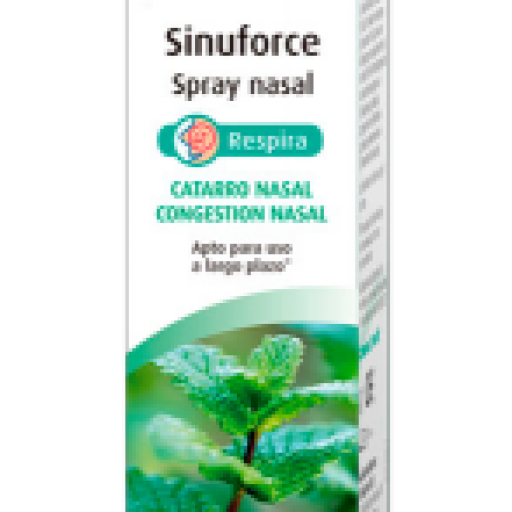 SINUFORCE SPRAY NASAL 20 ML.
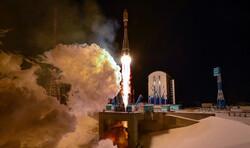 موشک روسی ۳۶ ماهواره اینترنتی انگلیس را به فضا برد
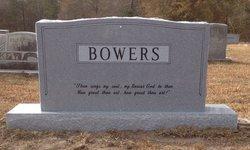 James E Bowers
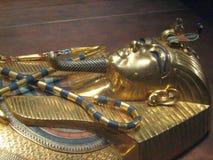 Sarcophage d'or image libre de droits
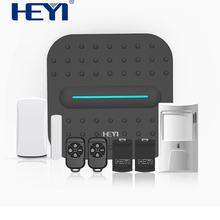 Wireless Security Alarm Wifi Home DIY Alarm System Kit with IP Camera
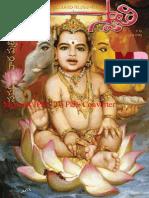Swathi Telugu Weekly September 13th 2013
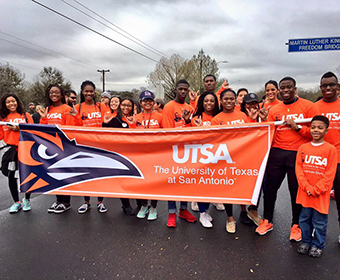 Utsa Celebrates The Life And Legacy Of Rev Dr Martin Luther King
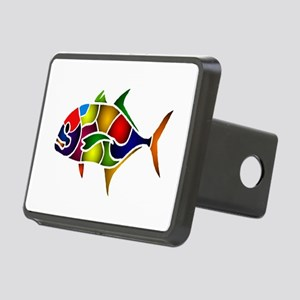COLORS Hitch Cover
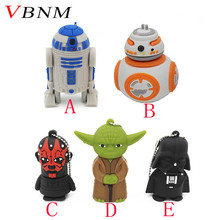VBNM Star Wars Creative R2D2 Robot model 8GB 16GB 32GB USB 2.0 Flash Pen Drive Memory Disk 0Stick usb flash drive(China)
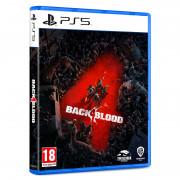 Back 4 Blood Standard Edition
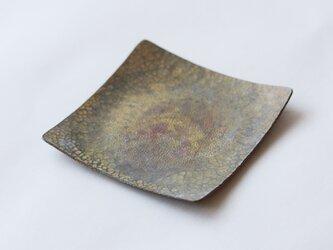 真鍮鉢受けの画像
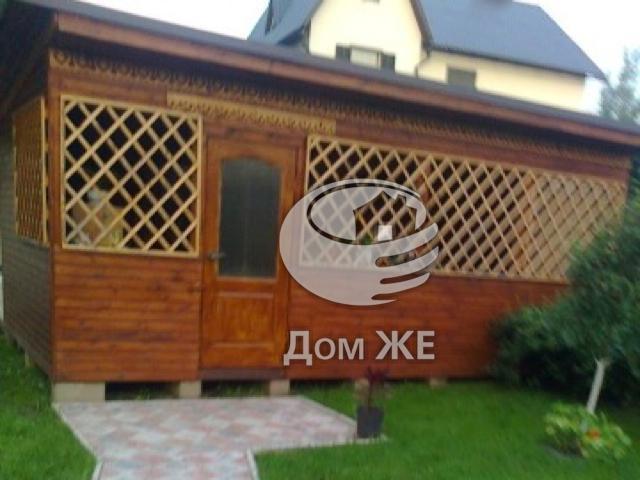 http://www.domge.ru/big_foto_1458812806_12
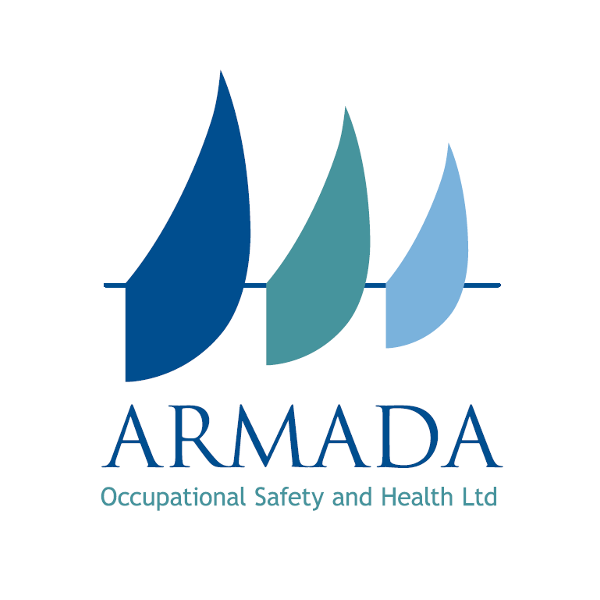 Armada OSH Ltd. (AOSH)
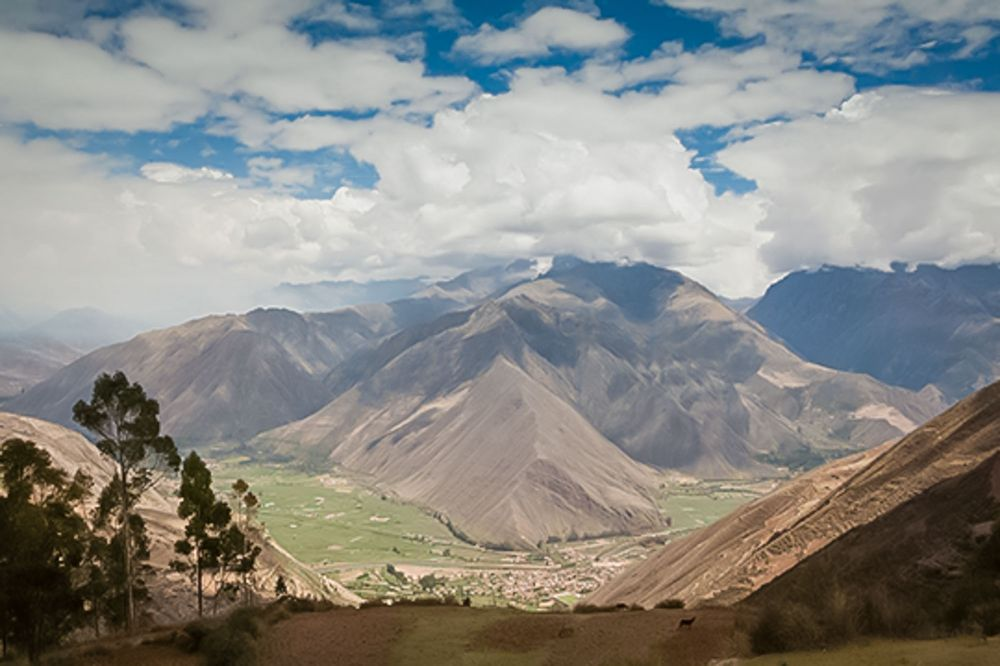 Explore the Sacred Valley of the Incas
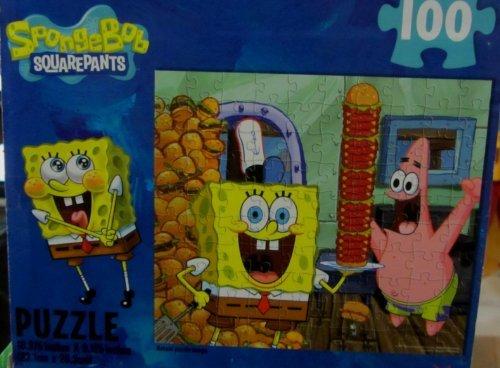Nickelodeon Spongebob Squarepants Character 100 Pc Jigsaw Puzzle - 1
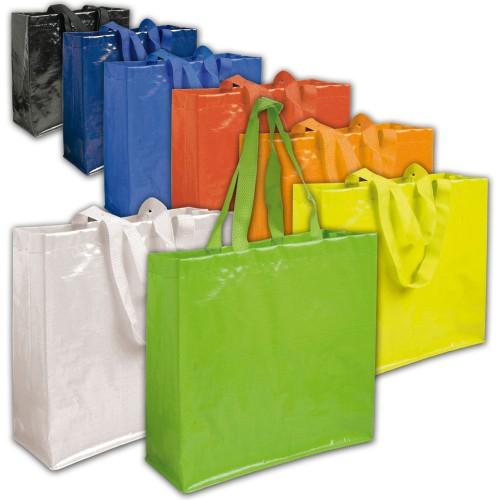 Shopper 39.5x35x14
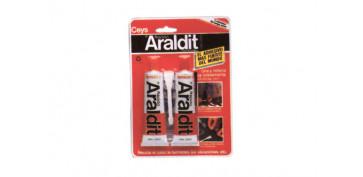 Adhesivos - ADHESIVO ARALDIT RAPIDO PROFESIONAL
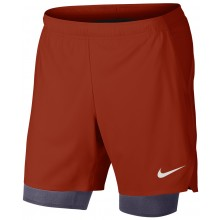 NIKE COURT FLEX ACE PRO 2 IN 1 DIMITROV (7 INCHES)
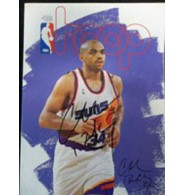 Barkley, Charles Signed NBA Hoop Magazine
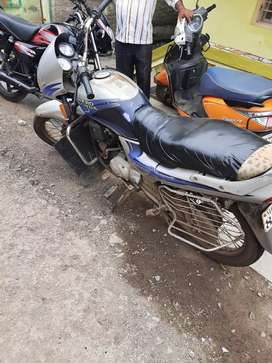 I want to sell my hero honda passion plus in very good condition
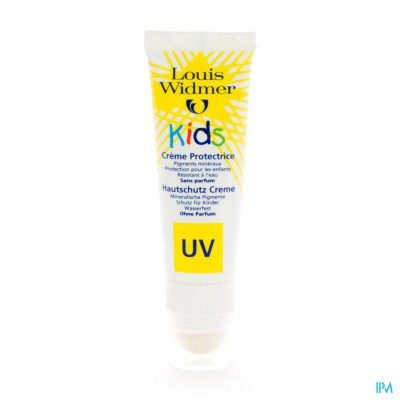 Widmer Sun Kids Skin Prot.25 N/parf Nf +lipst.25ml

____________

▸ Exercise prompt: None of the pictures should appear; repeat the records exactly otherwise.

▸ Task output:
 SINUFORCE SPRAY NASAL 20 ML.
 موشک روسی ۳۶ ماهواره اینترنتی انگلیس را به فضا برد
 James E Bowers
 Sarcophage d'or image libre de droits
 Wireless Security Alarm Wifi Home DIY Alarm System Kit with IP Camera
Swathi Telugu Weekly September 13th 2013
 Utsa Celebrates The Life And Legacy Of Rev Dr Martin Luther King
COLORS Hitch Cover
VBNM Star Wars Creative R2D2 Robot model 8GB 16GB 32GB USB 2.0 Flash Pen Drive Memory Disk 0Stick usb flash drive(China)
 Back 4 Blood Standard Edition
 真鍮鉢受けの画像
 http://www.domge.ru/big_foto_1458812806_12
 Armada OSH Ltd. (AOSH)
 Explore the Sacred Valley of the Incas
Nickelodeon Spongebob Squarepants Character 100 Pc Jigsaw Puzzle - 1
 Shopper 39.5x35x14
 Adhesivos - ADHESIVO ARALDIT RAPIDO PROFESIONAL
 NIKE COURT FLEX ACE PRO 2 IN 1 DIMITROV (7 INCHES)
 Barkley, Charles Signed NBA Hoop Magazine
 I want to sell my hero honda passion plus in very good condition
 Widmer Sun Kids Skin Prot.25 N/parf Nf +lipst.25ml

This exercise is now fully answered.